During the late 1700s, David was involved with a dispute between two Native Americans on his Rivesville farm. Morgan spotted two natives approaching his children, and managed to lead them away while the children fled to Prickett's Fort. The story was first covered in the United States Magazine, reported by Hugh Henry Brackenridge. David was memorialized when a monument dedicated to him was placed on the grave of one of the natives. David Morgan later served several terms as justice of the peace of Monongalia County. He later moved his family to Fairmont, and died in 1813.

David's brother Zackwell served in the American Revolutionary War. He served in the battles of Saratoga. Following the war, he founded two towns, Pleasantville (now Rivesville), and Morgantown.

=== Civil war (1820 - 1865) ===
George P. Morgan (1820 - 1861), a farmer, miner, inventor, and slave owner began construction of his house in 1857 and it was completed between 1857 and 1860. His house was being built at the same time as 3 other relatives, Albert Morgan, Henry Morgan, and John Morgan. At the time of the American Civil war, the Morgan family considered themselves to be Confederates. George served in the war, but was caught in a skirmish at Camp Bartow, and extradited to Camp Chase, Ohio. He died at the camp in 1861.

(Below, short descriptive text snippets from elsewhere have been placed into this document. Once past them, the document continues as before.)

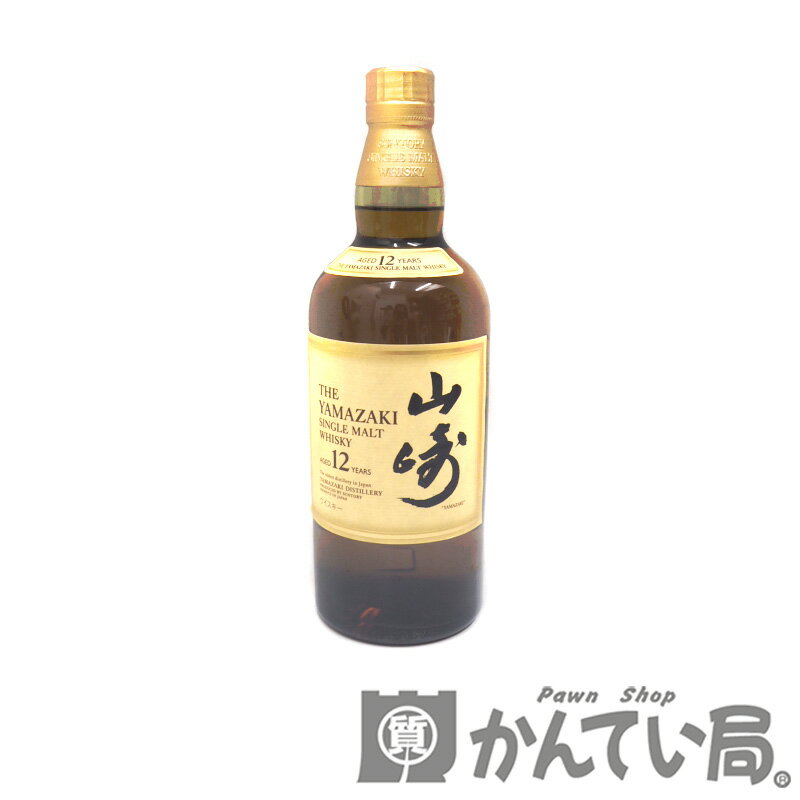 サントリー山崎 12年 シングルモルトウイスキー 国産 700ml 43% 未開栓 箱無し 【USED-SS】 【質屋 かんてい局名古屋西店】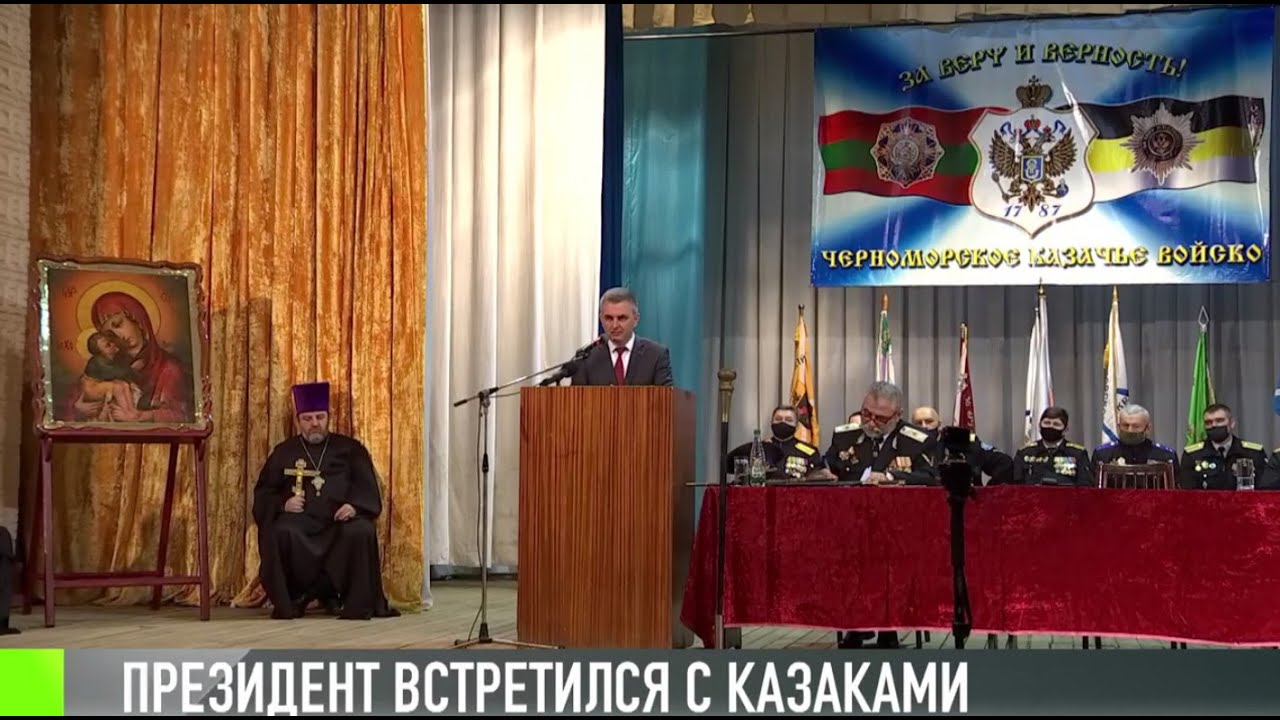 Президент встретился с казаками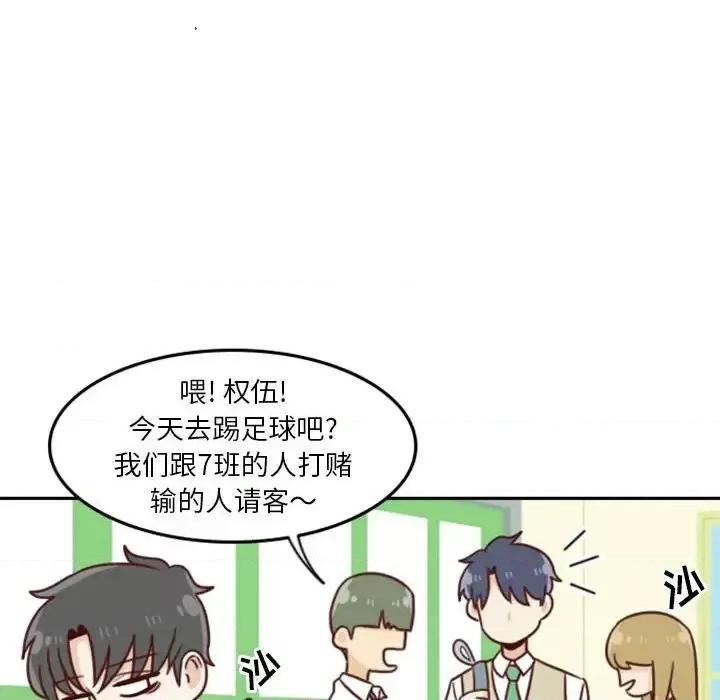 他们的校园生活 他们的校园生活-第 11 话 第54页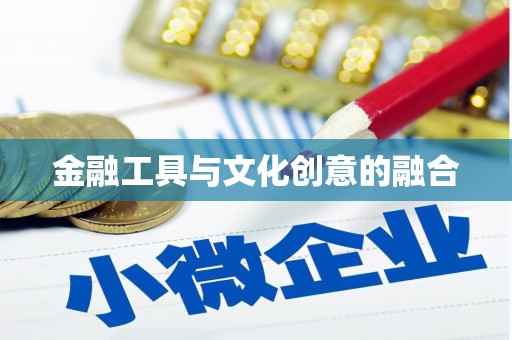乌恰金融工具与文化创意的融合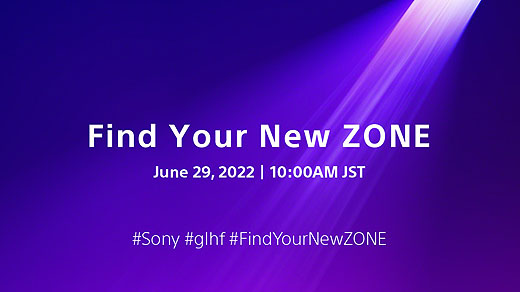 ソニーから謎のティザーサイト登場『Find Your New ZONE』　ゲーミング系新製品の可能性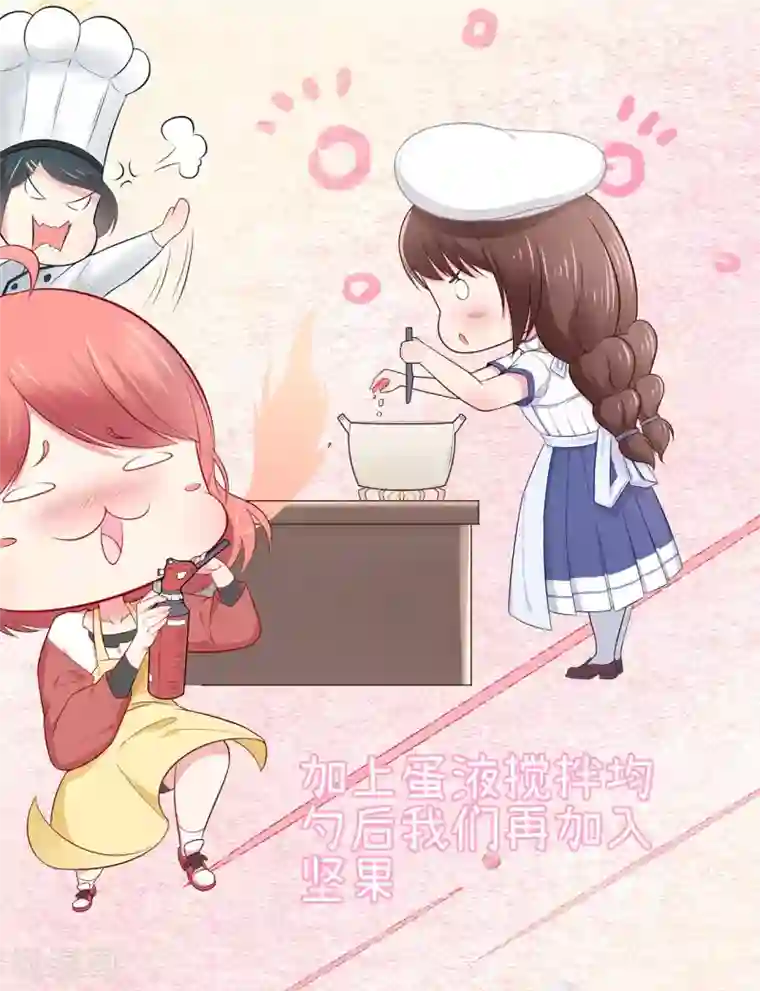 星动甜妻夏小星第21话 天才甜点少女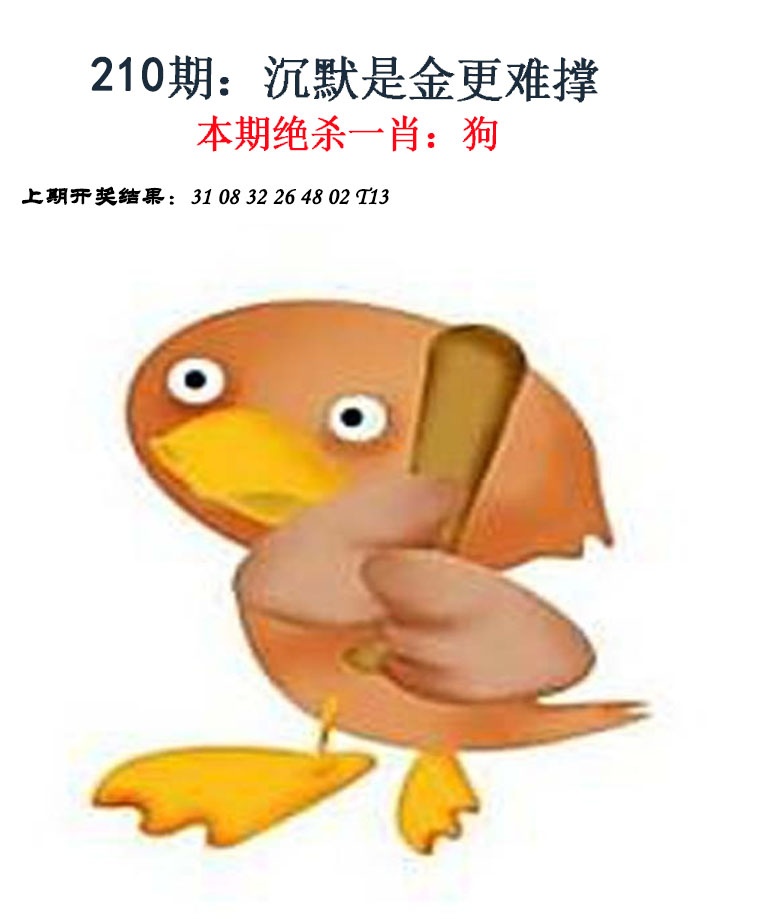 210期金钱豹自有真功夫[图]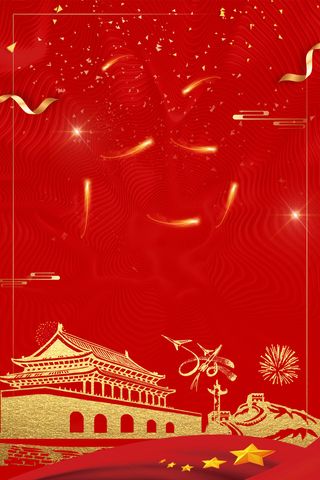 高清党建党公告栏背景素材PS设计海报背景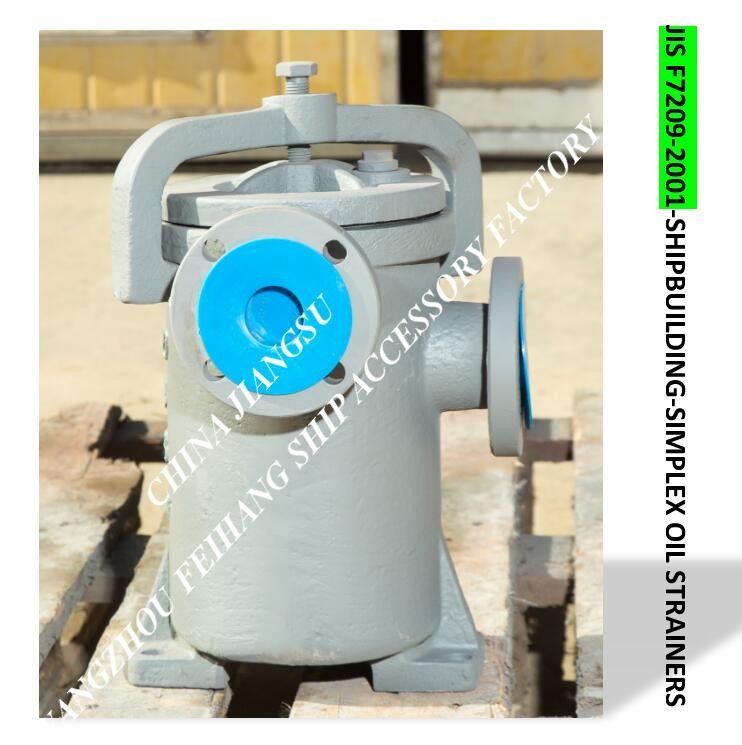 Enige Oliezeven voor Inham Model5k-100a s-Type JIS F7209 van de Dieselseparator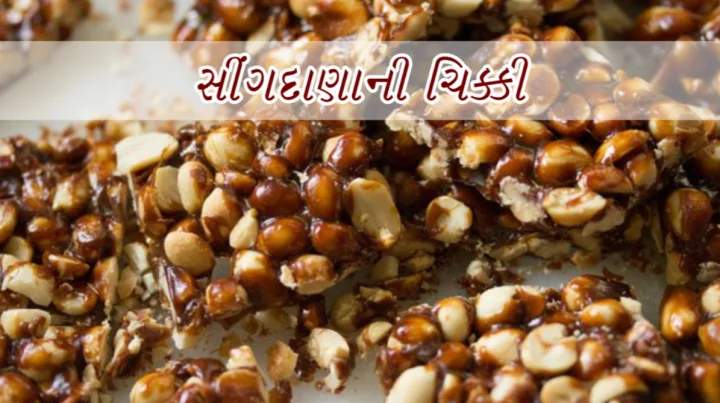Special Recipe- Singdana ni chikki (See Video)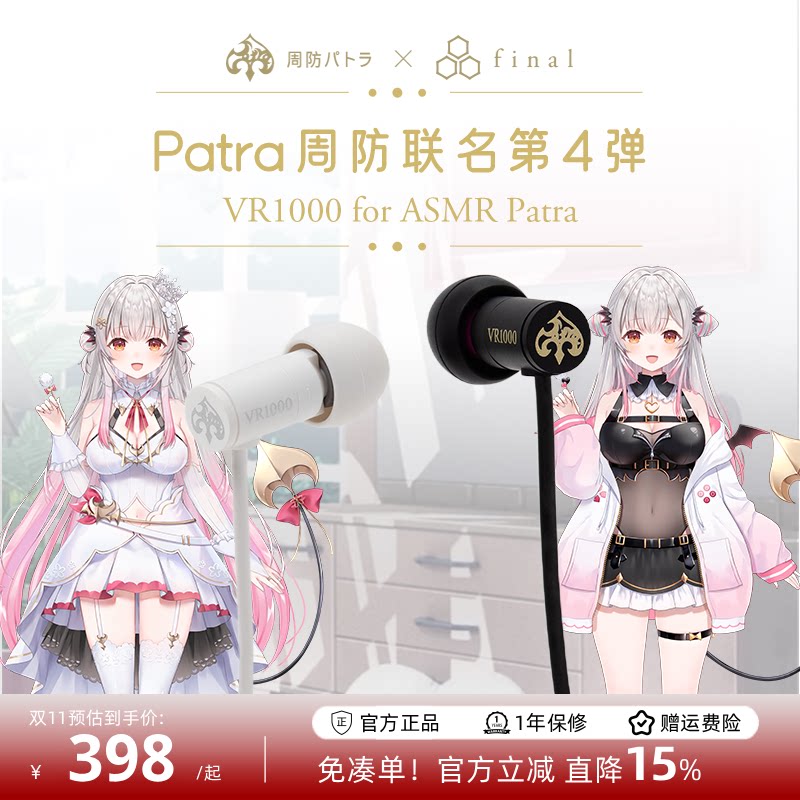 final VR1000 for ASMR Patra周防联名第四弹 ASMR专用有线耳机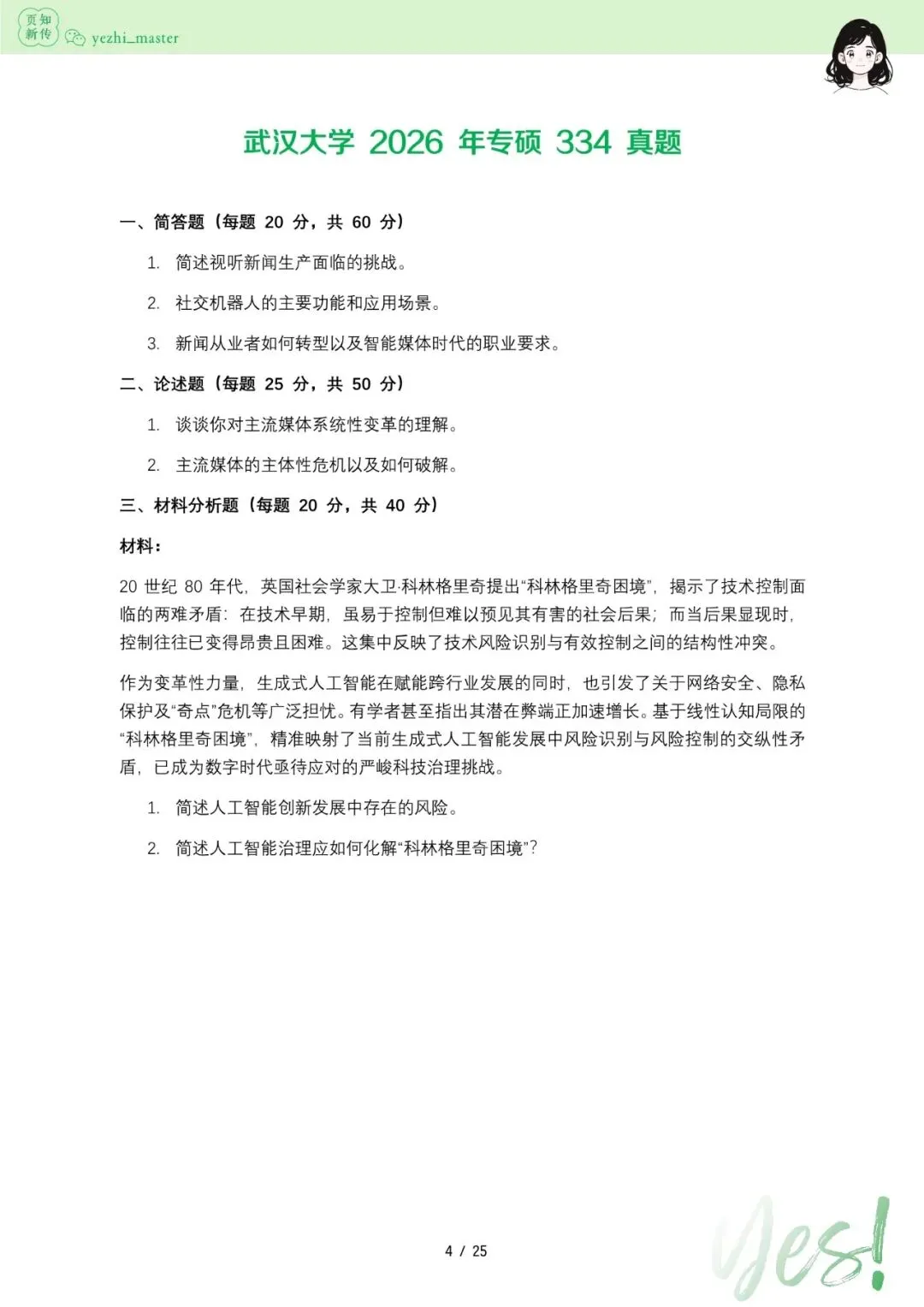武汉大学2021-2026新传考研真题 | 考情分析-第8张图片-四季读书网 武汉大学2021-2026新传考研真题 | 考情分析-第8张图片-四季读书网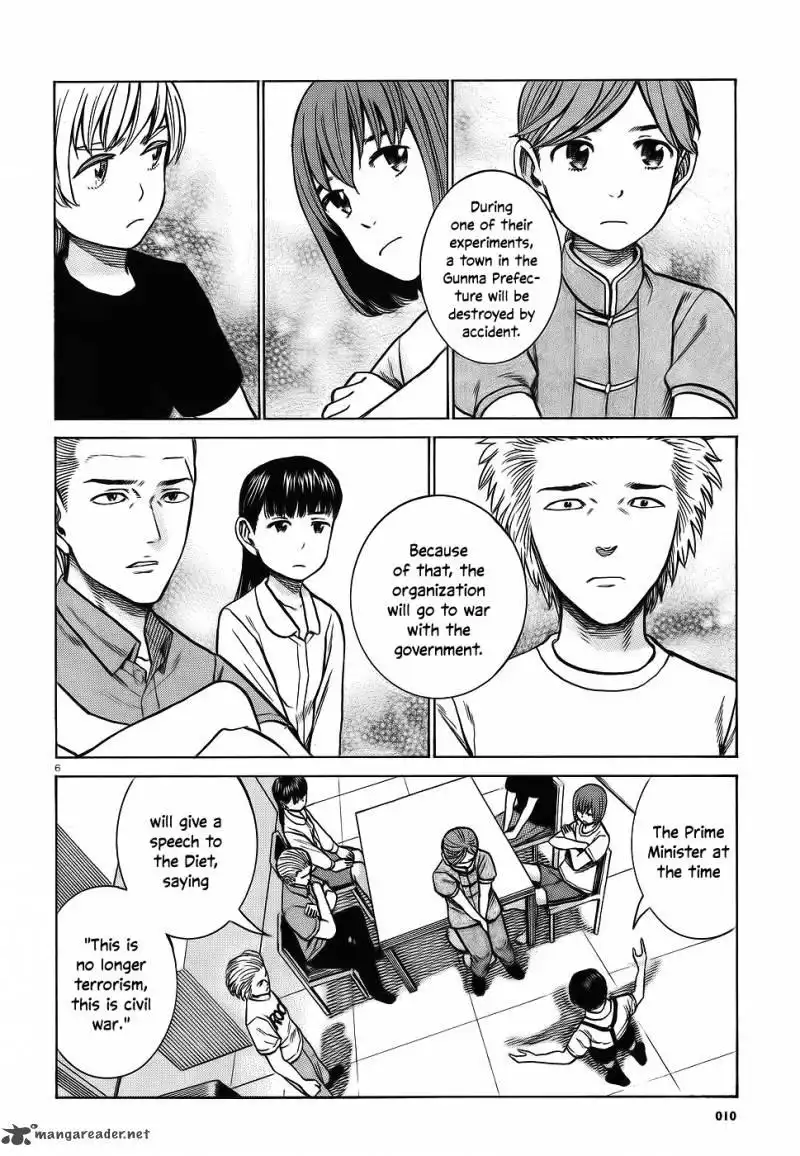 Hinamatsuri Chapter 76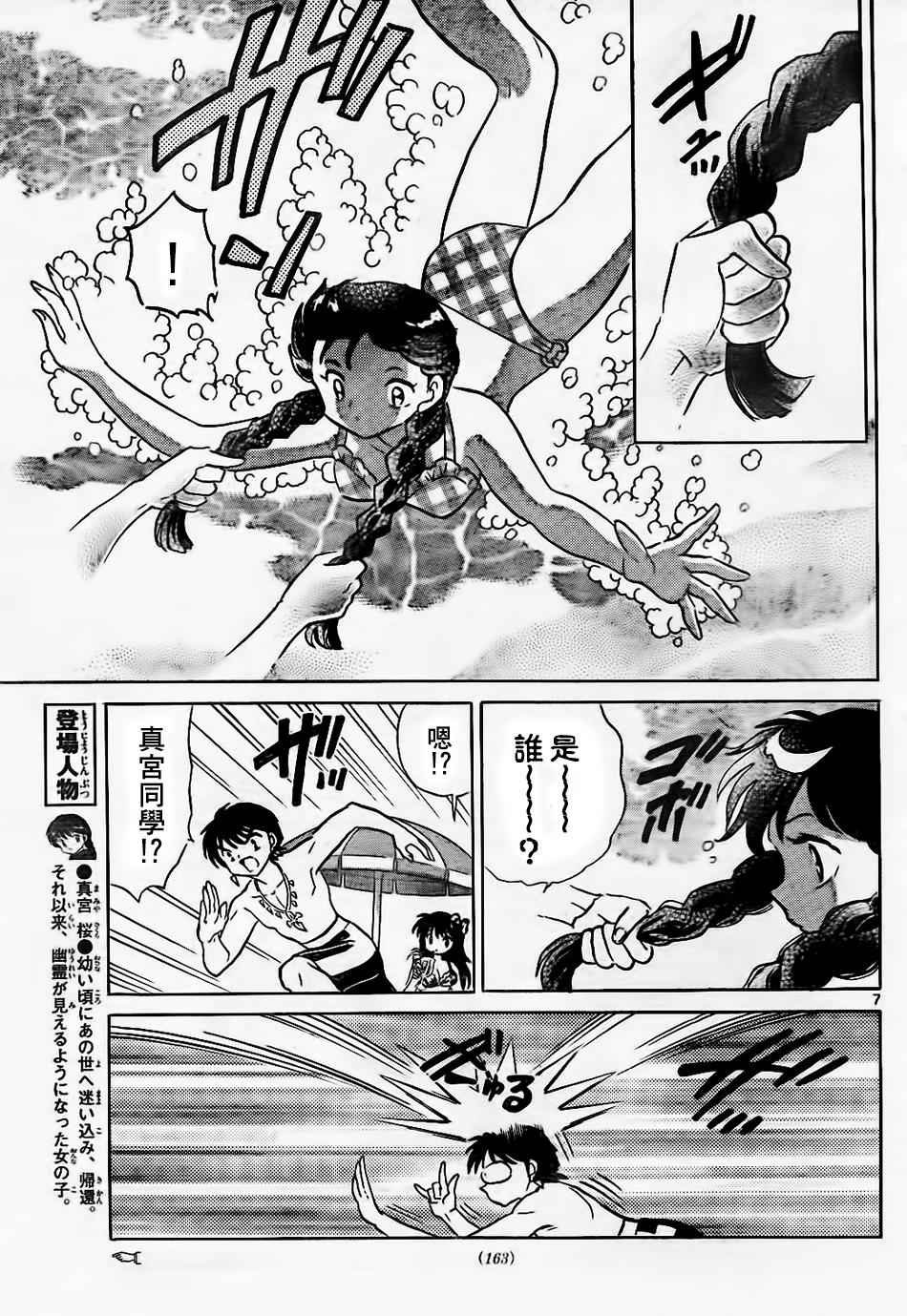 第292话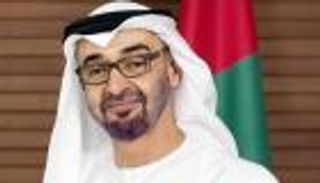 "أبوظبي لحماية التراث الثقافي" في قصر الإمارات.. الجمعة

Following his death, George's wife Catherine Neeson completed the house. She lived with her 3 children, none of whom were ever married. However, they did adopt a young boy, Walter Curnutte, who lived there until his death in 1975.

=== Restoration and NRHP listing ===
In 1999, Jim Rote purchased the house and renovated it for 13 years.

It was listed on the National Register of Historic Places in 2003.